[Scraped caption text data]
BEGIN
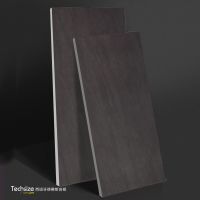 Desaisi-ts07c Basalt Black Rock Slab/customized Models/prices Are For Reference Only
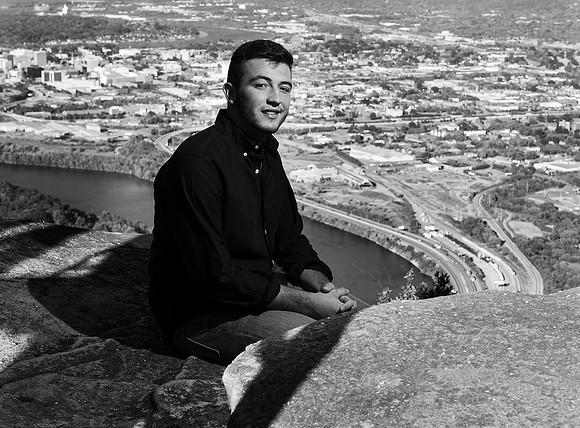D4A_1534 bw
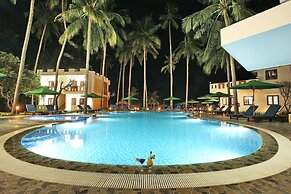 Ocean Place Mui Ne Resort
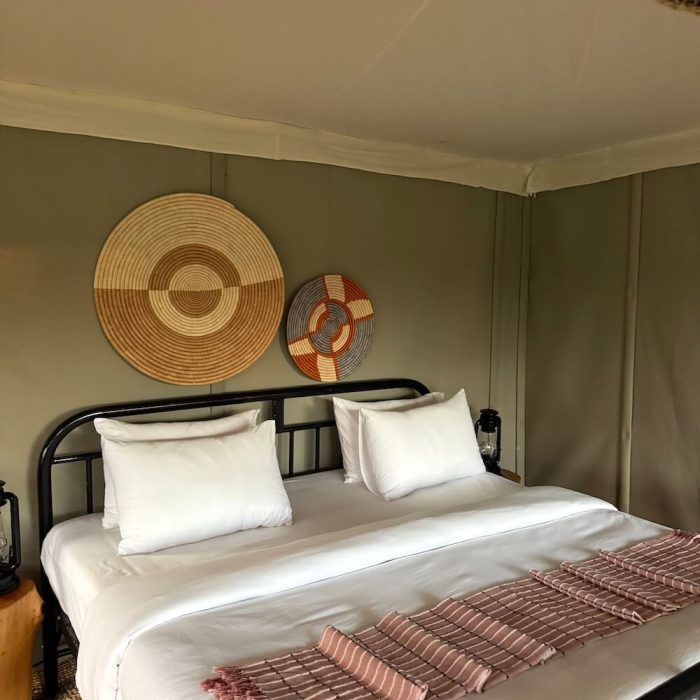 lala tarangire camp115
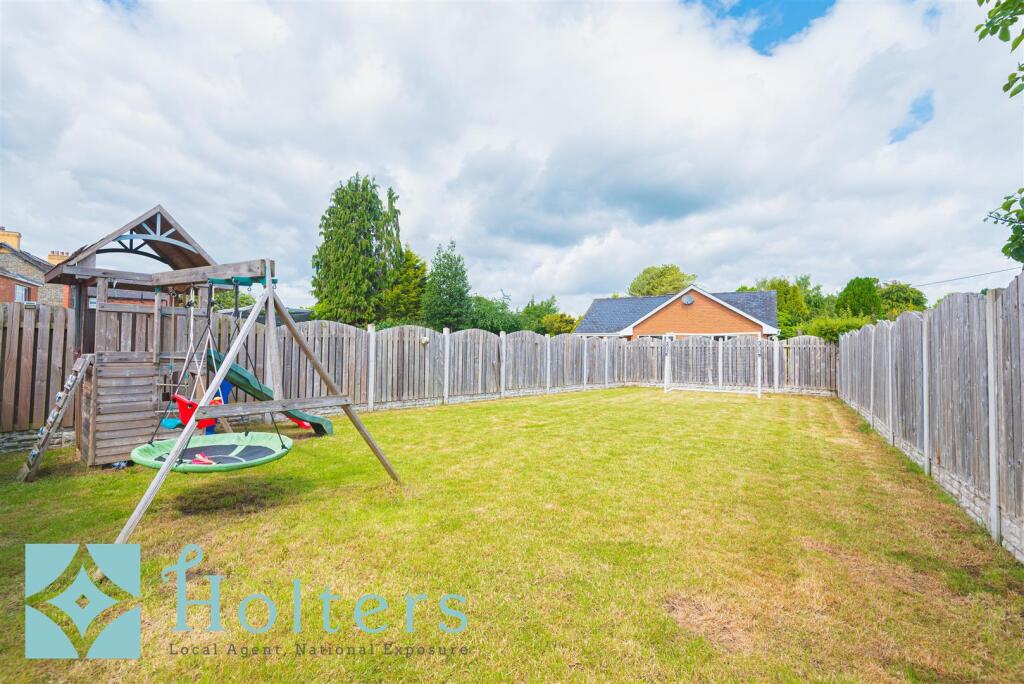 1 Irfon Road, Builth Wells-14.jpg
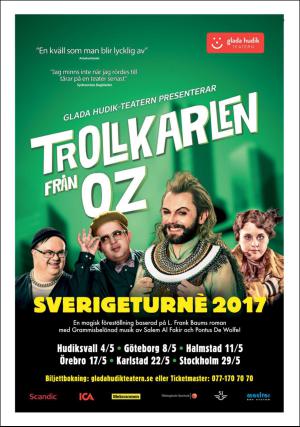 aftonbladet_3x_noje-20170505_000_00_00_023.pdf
END
## About this exercise
Pictures aside, restate the entries word for word.

## Response for this exercise
 Desaisi-ts07c Basalt Black Rock Slab/customized Models/prices Are For Reference Only
D4A_1534 bw
 Ocean Place Mui Ne Resort
 lala tarangire camp115
 1 Irfon Road, Builth Wells-14.jpg
 aftonbladet_3x_noje-20170505_000_00_00_023.pdf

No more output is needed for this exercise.